Sánchez was optioned to the Triple-A Jacksonville Jumbo Shrimp to begin the 2023 season. However, he only appeared in one rehab game for the Double–A Pensacola Blue Wahoos in September, and did not pitch in another game on the year.

On March 22, 2024, manager Skip Schumaker announced that Sánchez had made Miami's Opening Day roster. In 14 games for Miami, he posted an 0–3 record and 6.06 ERA with 17 strikeouts across 35 2/3 innings pitched.
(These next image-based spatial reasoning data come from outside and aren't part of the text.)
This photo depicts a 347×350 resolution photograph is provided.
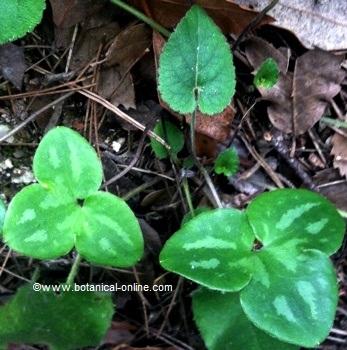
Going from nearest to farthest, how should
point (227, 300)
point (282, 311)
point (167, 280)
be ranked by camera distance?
1. point (282, 311)
2. point (227, 300)
3. point (167, 280)

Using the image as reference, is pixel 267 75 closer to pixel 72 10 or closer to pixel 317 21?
pixel 317 21

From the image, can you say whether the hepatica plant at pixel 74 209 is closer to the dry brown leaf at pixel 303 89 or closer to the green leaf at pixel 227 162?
the green leaf at pixel 227 162

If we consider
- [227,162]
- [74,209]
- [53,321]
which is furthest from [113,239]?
[227,162]

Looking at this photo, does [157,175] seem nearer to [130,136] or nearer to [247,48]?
[130,136]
Sánchez was placed on the injured list with right shoulder inflammation on June 2, and transferred to the 60–day injured list on June 25. On November 4, Sánchez was removed from the 40–man roster and sent outright to Jacksonville, but he rejected the assignment and elected free agency.

===Rieleros de Aguascalientes===
On February 26, 2025, Sánchez signed with the Rieleros de Aguascalientes of the Mexican League. He was released prior to the start of the season.